The line containing "Women SKECHERS On-the-go", and every line after it to the end of the listing, should be repeated exactly; the pictures should not.

*INPUT DATA*.
•••

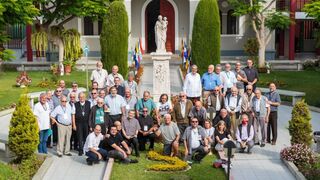 "Id al mundo entero" (Mc 16,15)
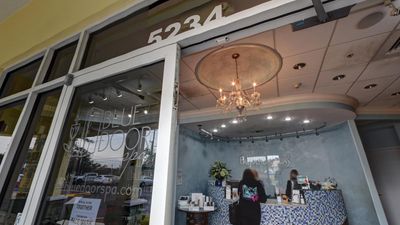 Blue Door Spa & Salon Bradenton photo 48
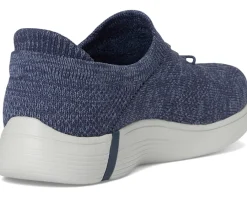 Women SKECHERS On-the-go Hands Free Slip-ins Swift W/ Sock Fit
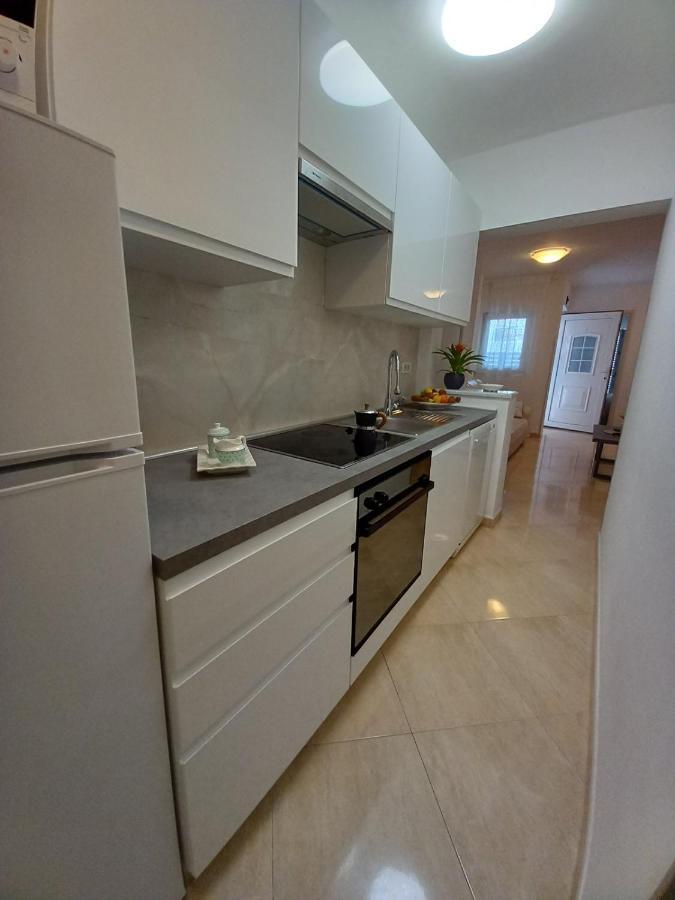 Melody Apartment Porec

•••

*RESPONSE AREA*.
 Women SKECHERS On-the-go Hands Free Slip-ins Swift W/ Sock Fit
 Melody Apartment Porec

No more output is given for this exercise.